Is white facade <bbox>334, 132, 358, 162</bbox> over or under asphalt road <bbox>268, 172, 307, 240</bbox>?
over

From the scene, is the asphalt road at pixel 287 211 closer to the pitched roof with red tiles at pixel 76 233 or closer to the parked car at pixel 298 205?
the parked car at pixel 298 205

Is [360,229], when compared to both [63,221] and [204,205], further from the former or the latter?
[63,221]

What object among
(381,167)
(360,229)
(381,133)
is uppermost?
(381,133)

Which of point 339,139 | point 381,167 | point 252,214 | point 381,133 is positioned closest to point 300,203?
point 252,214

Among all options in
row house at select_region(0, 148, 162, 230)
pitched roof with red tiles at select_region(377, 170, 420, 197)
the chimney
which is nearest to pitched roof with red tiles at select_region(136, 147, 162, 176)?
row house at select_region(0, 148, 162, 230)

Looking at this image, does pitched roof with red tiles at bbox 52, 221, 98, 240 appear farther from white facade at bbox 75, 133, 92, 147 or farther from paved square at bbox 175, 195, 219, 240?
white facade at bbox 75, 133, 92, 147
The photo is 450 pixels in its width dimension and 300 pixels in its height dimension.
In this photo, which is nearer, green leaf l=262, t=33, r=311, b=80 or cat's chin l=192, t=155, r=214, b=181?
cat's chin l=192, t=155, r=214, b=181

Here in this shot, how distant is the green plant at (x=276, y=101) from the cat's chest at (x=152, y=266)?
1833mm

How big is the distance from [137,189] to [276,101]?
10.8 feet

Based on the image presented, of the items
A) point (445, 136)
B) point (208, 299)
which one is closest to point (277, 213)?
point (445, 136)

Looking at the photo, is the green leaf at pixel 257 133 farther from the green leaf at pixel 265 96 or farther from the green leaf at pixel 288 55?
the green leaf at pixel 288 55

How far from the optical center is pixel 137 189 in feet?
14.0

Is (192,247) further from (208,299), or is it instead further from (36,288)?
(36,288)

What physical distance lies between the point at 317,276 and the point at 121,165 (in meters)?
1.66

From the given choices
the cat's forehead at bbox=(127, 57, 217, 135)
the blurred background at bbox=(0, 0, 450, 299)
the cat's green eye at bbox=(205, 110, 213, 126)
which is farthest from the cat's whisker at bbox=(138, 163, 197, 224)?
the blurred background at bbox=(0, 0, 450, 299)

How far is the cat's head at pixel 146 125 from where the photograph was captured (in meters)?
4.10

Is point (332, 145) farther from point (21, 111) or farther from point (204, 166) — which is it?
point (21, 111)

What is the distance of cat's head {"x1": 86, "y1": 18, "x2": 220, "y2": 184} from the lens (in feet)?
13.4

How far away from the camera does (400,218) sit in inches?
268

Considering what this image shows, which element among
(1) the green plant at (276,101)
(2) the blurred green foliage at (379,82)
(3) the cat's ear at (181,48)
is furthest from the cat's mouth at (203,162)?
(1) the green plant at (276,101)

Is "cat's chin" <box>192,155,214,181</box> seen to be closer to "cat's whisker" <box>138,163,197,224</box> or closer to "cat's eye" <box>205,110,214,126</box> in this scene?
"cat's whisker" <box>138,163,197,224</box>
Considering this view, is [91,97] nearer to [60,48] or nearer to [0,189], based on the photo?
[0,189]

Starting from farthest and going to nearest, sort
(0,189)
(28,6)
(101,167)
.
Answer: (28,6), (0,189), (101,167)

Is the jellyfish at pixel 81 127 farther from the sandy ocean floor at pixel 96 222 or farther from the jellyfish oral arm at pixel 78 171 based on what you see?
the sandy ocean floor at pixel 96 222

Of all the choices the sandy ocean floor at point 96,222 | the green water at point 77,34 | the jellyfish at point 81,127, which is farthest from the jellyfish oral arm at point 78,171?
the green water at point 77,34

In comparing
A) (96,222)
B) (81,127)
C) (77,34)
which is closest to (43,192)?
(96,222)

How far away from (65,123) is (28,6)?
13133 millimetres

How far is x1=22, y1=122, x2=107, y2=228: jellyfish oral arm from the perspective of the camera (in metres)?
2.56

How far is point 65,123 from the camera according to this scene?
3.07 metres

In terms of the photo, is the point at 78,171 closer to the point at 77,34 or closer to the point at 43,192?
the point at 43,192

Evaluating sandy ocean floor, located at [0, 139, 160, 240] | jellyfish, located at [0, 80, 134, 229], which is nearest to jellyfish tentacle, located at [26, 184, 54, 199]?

.....

Return the lines above exactly as they appear, starting with the line that contains "Of all the choices" and going on through the line that contains "13133 millimetres", including both of those lines.

Of all the choices the sandy ocean floor at point 96,222 | the green water at point 77,34 | the jellyfish at point 81,127, which is farthest from the jellyfish oral arm at point 78,171?
the green water at point 77,34

In comparing
A) (96,222)
B) (81,127)
C) (77,34)
which is closest to (43,192)?
(96,222)

How far away from (65,123) is (28,6)?
13133 millimetres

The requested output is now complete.